» BRANO:

========================================================================

Savona. “Io parlo a tutti di quando sono stato fuori non tanto per un discorso calcistico, non per dire quello che ho fatto o vantarmi, ma ne faccio proprio un discorso diverso: a me è piaciuto prima di tutto interfacciarmi con un mondo nuovo, che non era quello ligure”. Sono parole mature quelle di Nicolò Tobia, l’attaccante scuola Legino che proprio in questa stagione è tornato a vestire il suo amato verdeblù.

I suoi anni fuori regione hanno cambiato la sua mentalità vivendo esperienze colme di un significato soprattutto umano. Tra Casale e Borgosesia ha imparato tanto, anche come rialzarsi da un infortunio che lo ha tenuto fuori per diverso tempo. Dopo un breve trascorso al Legnano, Nicolò è tornato a casa sua: al Ruffinengo, nel quale domenica ha ritrovato l’emozione del gol dopo 565 giorni dall’ultima volta. Ma in quella rete, gonfiata dal pallone partito dal destro del classe 2003, c’è molto più di un discorso di calcio: è il riavvolgersi di un nastro che racconta l’intero percorso.

========================================================================

» Dati:
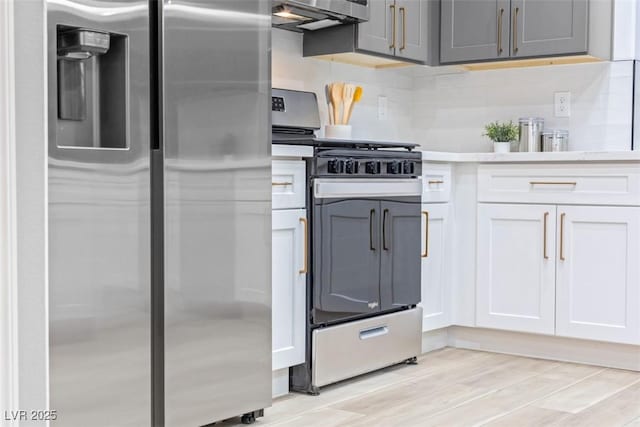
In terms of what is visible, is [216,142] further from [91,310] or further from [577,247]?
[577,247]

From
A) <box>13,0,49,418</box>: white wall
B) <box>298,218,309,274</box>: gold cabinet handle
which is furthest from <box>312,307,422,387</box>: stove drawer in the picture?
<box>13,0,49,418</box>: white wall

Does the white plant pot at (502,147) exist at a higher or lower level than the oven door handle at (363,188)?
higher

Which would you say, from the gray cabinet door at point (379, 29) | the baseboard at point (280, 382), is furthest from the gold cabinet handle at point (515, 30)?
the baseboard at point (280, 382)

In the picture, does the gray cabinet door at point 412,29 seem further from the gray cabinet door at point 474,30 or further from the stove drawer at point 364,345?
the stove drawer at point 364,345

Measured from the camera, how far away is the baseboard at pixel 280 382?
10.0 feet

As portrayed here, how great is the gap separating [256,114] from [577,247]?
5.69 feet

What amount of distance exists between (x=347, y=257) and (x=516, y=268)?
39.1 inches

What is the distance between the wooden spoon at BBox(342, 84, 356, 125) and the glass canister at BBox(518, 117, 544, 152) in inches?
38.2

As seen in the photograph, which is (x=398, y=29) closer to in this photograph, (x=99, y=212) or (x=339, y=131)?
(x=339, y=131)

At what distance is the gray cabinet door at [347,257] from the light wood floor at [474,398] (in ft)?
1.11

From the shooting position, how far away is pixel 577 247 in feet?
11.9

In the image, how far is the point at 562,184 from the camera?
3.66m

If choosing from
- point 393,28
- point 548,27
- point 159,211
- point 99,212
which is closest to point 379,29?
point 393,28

========================================================================

» COMPITI ASSEGNATI:
- a) Ricopia senza alcuna modifica le righe dei dati, cominciando da quella che contiene "In the picture, does" e terminando con quella che contiene "39.1 inches", entrambe incluse.
- b) Prosegui il brano sul ritorno di Nicolò Tobia al Legino dal punto in cui si interrompe.

» SOLUZIONI PROPOSTE:
- a)
In the picture, does the gray cabinet door at point 412,29 seem further from the gray cabinet door at point 474,30 or further from the stove drawer at point 364,345?
the stove drawer at point 364,345

Measured from the camera, how far away is the baseboard at pixel 280 382?
10.0 feet

As portrayed here, how great is the gap separating [256,114] from [577,247]?
5.69 feet

What amount of distance exists between (x=347, y=257) and (x=516, y=268)?
39.1 inches

- b)
Nicolò, facciamo un salto indietro. Partiamo dalla tua prima esperienza fuori regione: al Casale

Letteralmente un sogno che si avverava: ho avuto la possibilità di lavorare con professionisti. Quello che era Casale non era una Serie D normale: a tutti gli effetti si parlava di professionismo. Tre volte a settimana la mattina facevamo palestra, siamo andati in ritiro, abbiamo fatto esami del sangue, delle urine, avevamo diete personalizzate, cuochi che ci cucinavano in convitto. Tutto organizzato in modo non da Serie D. Infatti, come poi si è visto, l’epilogo della società è stato quello di non riuscire a sostenere quei costi. Però io lì ho visto nuovi modi di lavorare, nuove persone. Ho mantenuto tanti rapporti, ho avuto la fortuna di giocare con giocatori fortissimi ma anche con brave persone, con cui tuttora mi sento, come Mesina Antonio, l’attaccante, o Rancati. Ci sentiamo ancora di tanto in tanto per qualsiasi cosa, di campo o no. Il bello della società è stato proprio quello.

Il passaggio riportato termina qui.